January 2010, Vol. 22, No.1

Research Notes

Microbial Electrolysis for Renewable Hydrogen Generation

Researchers have developed a cutting-edge way to use microbial electrolysis to generate hydrogen. A demonstration plant has been installed at the Napa Wine Co. in Oakville, Calif. At the plant, a hydrogen generator uses winery wastewater, bacteria, and electricity to convert the organic material into hydrogen, according to a Pennsylvania State University (Penn State; University Park) news release.

“This is a demonstration to prove we can continuously generate renewable hydrogen and to study the engineering factors affecting the system performance,” said Bruce Logan, Penn State Kappe professor of environmental engineering. Hydrogen produced from the refrigerator-sized generator will be vented, except for a small portion that will be used in an attached hydrogen fuel cell, he explained.

Microbial electrolysis cells consist of two electrodes immersed in liquid, the news release says. To minimize costs, instead of using one electrode coated with a precious metal, such as platinum or gold, Logan uses a stainless steel cathode paired with a carbon anode.

The demonstration plant is a continuous-flow system that processes approximately 1000 L/day of wastewater, the news release says. It includes 24 modules, each with six pairs of electrodes.

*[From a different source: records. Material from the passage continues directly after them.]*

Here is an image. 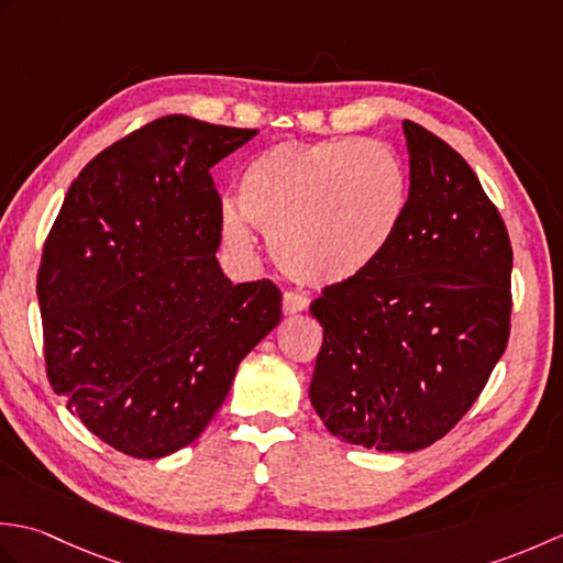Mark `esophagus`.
Wrapping results in <instances>:
<instances>
[{
  "instance_id": "obj_1",
  "label": "esophagus",
  "mask_w": 563,
  "mask_h": 563,
  "mask_svg": "<svg viewBox=\"0 0 563 563\" xmlns=\"http://www.w3.org/2000/svg\"><path fill=\"white\" fill-rule=\"evenodd\" d=\"M309 307V297L300 295V292H285L283 295V314L285 317H292V314H300Z\"/></svg>"
}]
</instances>
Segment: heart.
<instances>
[{
    "mask_svg": "<svg viewBox=\"0 0 563 563\" xmlns=\"http://www.w3.org/2000/svg\"><path fill=\"white\" fill-rule=\"evenodd\" d=\"M406 178L397 157L373 140L285 142L254 154L239 176V208L220 214L224 242L249 254L254 230L271 236L278 266L305 285L361 278L397 236Z\"/></svg>",
    "mask_w": 563,
    "mask_h": 563,
    "instance_id": "obj_1",
    "label": "heart"
}]
</instances>
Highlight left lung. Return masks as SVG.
<instances>
[{"label": "left lung", "mask_w": 563, "mask_h": 563, "mask_svg": "<svg viewBox=\"0 0 563 563\" xmlns=\"http://www.w3.org/2000/svg\"><path fill=\"white\" fill-rule=\"evenodd\" d=\"M409 200L361 278L329 285L309 401L351 445L416 452L472 409L510 331L512 251L479 178L448 142L404 121Z\"/></svg>", "instance_id": "8db88e82"}]
</instances>
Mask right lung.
<instances>
[{
    "label": "right lung",
    "instance_id": "obj_1",
    "mask_svg": "<svg viewBox=\"0 0 563 563\" xmlns=\"http://www.w3.org/2000/svg\"><path fill=\"white\" fill-rule=\"evenodd\" d=\"M258 130L166 115L71 181L38 268L45 367L93 435L130 457L190 445L239 363L280 324L271 280L222 273L210 169Z\"/></svg>",
    "mask_w": 563,
    "mask_h": 563
}]
</instances>
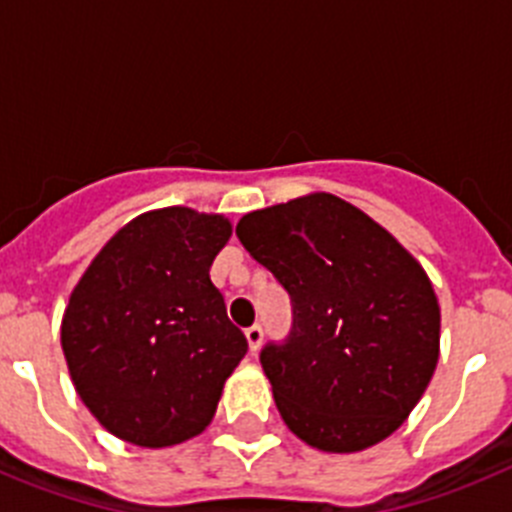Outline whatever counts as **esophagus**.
Returning <instances> with one entry per match:
<instances>
[{"label":"esophagus","mask_w":512,"mask_h":512,"mask_svg":"<svg viewBox=\"0 0 512 512\" xmlns=\"http://www.w3.org/2000/svg\"><path fill=\"white\" fill-rule=\"evenodd\" d=\"M246 338L251 354H256L261 348V341H264V328H261V325H251V328H246Z\"/></svg>","instance_id":"34e87169"}]
</instances>
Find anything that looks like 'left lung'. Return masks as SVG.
Segmentation results:
<instances>
[{"label":"left lung","instance_id":"8db88e82","mask_svg":"<svg viewBox=\"0 0 512 512\" xmlns=\"http://www.w3.org/2000/svg\"><path fill=\"white\" fill-rule=\"evenodd\" d=\"M235 235L292 300L289 336L261 348L289 431L330 454L392 436L438 364L441 310L423 266L325 192L248 212Z\"/></svg>","mask_w":512,"mask_h":512}]
</instances>
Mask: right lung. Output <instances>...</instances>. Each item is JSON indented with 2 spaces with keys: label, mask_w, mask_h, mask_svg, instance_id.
<instances>
[{
  "label": "right lung",
  "mask_w": 512,
  "mask_h": 512,
  "mask_svg": "<svg viewBox=\"0 0 512 512\" xmlns=\"http://www.w3.org/2000/svg\"><path fill=\"white\" fill-rule=\"evenodd\" d=\"M230 233L223 215L146 212L104 243L71 292L63 356L81 402L112 436L164 449L210 425L248 351L210 279Z\"/></svg>",
  "instance_id": "add662e5"
}]
</instances>
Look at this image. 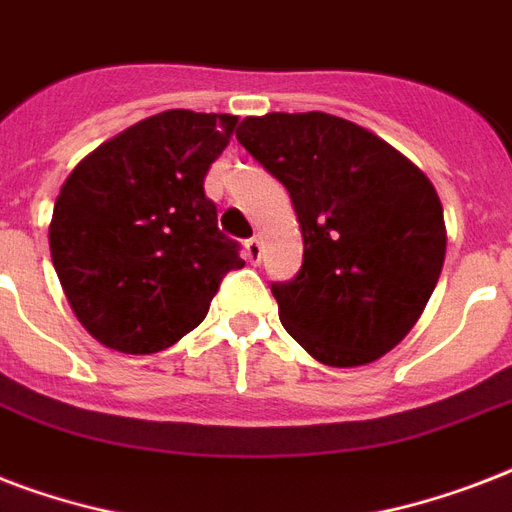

When wastewater enters the cell, bacteria convert the organic material into electrical current. Slightly increasing the voltage produced by the bacteria — with auxiliary electricity — creates hydrogen gas electrochemically on the stainless steel cathode, the news release says.

Napa Wine Co. wastewater is generated by such processes as equipment cleaning, grape disposal, and wine-
making, according to the news release. The company already uses onsite wastewater treatment and recycling. The effluent from the microbial electrolysis system will be discharged into the company’s regular wastewater system for further treatment and use in irrigation.

The composition of the winery’s wastewater changes throughout the year. Sometimes it contains more sugar, and sometimes it contains more remnants of the fermentation process. However, the bacteria in the electrolysis cells consume either organic material, according to the release. Eventually, the company’s goal is to use the hydrogen generated to power vehicles and other winery systems, the news release says.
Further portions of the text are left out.